May 28, 2024

Taghleeb tough in McKnight; Suffused all class in La Prevoyante

Taghleeb (blinkers on inside) hangs on from Sadler's Joy in the W.L. McKnight (Photo courtesy Leslie Martin/Coglianese Photography)

Fresh off a course record-setting performance in the two-mile H. Allen Jerkens on December 31, Michael M. Hui’s Taghleeb had no difficulty shortening up a half-mile to take Saturday’s $200,000 W.L. McKnight H. (G3) back at Gulfstream Park.

The margin was tighter, with just a head to spare over stakes newcomer Sadler’s Joy. Jockey Tyler Gaffalione, who settled Taghleeb well off the early pace, made the winning move at the right time. The 5-1 chance thereby got the jump on Sadler’s Joy and determinedly reached for the wire in a final time of 2:25.90 on the firm course.

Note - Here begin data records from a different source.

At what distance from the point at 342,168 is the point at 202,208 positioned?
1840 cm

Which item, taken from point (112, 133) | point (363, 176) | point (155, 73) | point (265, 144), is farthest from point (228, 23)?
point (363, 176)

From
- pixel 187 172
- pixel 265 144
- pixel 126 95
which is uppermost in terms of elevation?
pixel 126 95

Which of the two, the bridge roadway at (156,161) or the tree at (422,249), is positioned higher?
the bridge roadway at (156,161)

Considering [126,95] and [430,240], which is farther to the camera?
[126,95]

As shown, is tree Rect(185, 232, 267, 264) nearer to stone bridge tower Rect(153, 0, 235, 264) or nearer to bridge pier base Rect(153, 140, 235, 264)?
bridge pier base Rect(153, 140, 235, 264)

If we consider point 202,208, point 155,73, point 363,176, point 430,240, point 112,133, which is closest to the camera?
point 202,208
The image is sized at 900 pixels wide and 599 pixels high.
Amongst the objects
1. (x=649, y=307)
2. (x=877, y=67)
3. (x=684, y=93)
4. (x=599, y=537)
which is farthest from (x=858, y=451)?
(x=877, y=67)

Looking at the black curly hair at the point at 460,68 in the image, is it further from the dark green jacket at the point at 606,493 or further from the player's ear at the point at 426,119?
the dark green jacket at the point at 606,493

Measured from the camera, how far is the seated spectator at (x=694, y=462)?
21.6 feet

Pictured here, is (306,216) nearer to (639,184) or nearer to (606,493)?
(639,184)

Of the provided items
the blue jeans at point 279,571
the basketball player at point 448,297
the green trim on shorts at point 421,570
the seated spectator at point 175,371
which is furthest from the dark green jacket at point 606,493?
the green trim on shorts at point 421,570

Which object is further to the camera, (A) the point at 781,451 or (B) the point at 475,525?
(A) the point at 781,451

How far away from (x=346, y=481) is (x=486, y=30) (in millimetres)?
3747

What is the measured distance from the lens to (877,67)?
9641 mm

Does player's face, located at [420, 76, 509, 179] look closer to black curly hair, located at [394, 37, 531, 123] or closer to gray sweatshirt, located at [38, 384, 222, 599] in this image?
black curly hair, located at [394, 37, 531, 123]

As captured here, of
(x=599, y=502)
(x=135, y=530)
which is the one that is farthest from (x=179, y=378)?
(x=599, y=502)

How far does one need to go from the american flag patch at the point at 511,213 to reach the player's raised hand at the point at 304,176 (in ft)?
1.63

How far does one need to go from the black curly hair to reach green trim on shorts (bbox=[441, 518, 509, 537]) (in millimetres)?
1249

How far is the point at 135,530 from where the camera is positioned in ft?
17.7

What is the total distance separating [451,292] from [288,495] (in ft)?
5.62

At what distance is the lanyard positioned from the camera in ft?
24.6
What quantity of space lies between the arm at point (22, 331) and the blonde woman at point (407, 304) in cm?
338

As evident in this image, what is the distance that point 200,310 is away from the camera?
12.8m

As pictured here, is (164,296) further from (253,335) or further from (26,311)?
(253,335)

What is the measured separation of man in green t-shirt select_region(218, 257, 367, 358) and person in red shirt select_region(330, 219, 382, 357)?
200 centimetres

Sadler’s Joy handled his class hike with aplomb, and the well-bred four-year-old is one for the future. Patterson Cross, who brought a similar profile into the McKnight, held third after stalking the pace and striking the front entering the stretch. The eight-year-old warrior Twilight Eclipse, who also tracked early, fought in his usual way and just missed third. The biggest flops were market leaders Danish Dynaforner (eighth as the 123-pound highweight at 7-2) and Mr Maybe (10th as the 3-1 favorite).

Much improved since being claimed by Mike Maker last summer, Taghleeb is now a three-time stakes winner. The son of Hard Spun captured the Remington Green second off the claim, and finished seventh in the Canadian International (G1) and fourth in the River City (G3) prior to prospering at Gulfstream The Shadwell-bred has earned $448,329 from a 25-6-4-4 record.

In the $200,000 La Prevoyante H. (G3), Juddmonte Farms’ homebred Suffused (GB) shrugged off the top weight of 123 pounds, the far outside post 12, and a claim of foul to justify 3-2 favoritism. Slotting into a comfortable midpack spot in the early going, the Bill Mott mare commenced her bid on the far turn and readily dispatched Arles (Fr) by a length.

Arles’ rider, Joel Rosario, lodged an objection against the winner, alleging interference as Suffused tightened her up briefly. But the incident was minimal. Suffused was well in hand for Jose Ortiz, who asked her for no more than required for a cozy victory. The stewards took a similar view and allowed the result to stand.

“She broke good,” Ortiz said. “They went wide into the first turn. When we got to the quarter pole she got into a really good position, and from there she changed her leads well in the stretch and finished up strong.”

“A little wide on the first turn, but other than that, no problem,” Mott recapped. “The post position – if you scratch, where are you going to run? He was able to get into the two path after the first turn. It looked like she had them whenever she wanted them.

“I wasn’t worried initially (about the stewards’ review) because I thought it was against the 3 (third-placer Try Your Luck on the rail), but Jose (Ortiz) said she came in a little when she switched leads. Horses always come in half a path; that is just the nature of the beast.”

Suffused, who covered 1 1/2 grassy miles in 2:26.04, was the first half of a Juddmonte double. The second came on a far bigger stage, courtesy of champion Arrogate in the $12 million Pegasus World Cup (G1).

Sired by past Juddmonte star Champs Elysees, Suffused sports a mark of 15-6-4-1, $537,407. The import turned the corner when romping in course-record time in last June’s Belmont Coronation Invitational at the obscure trip of 1 15/16 miles. She went on to beat Arles in the Glens Falls (G3) at Saratoga, an effort bookended by a pair of photo-finish losses in the Waya (G3) and E.P. Taylor (G1) when last seen on October 16.

Mott mentioned the April 1 Orchid (G3) as a logical step.

“I think there’s a race at the end of the meet we might have a look at,” the Hall of Famer said. “She’ll keep running. She just got good towards the end of last year. I guess it’s just maturity.”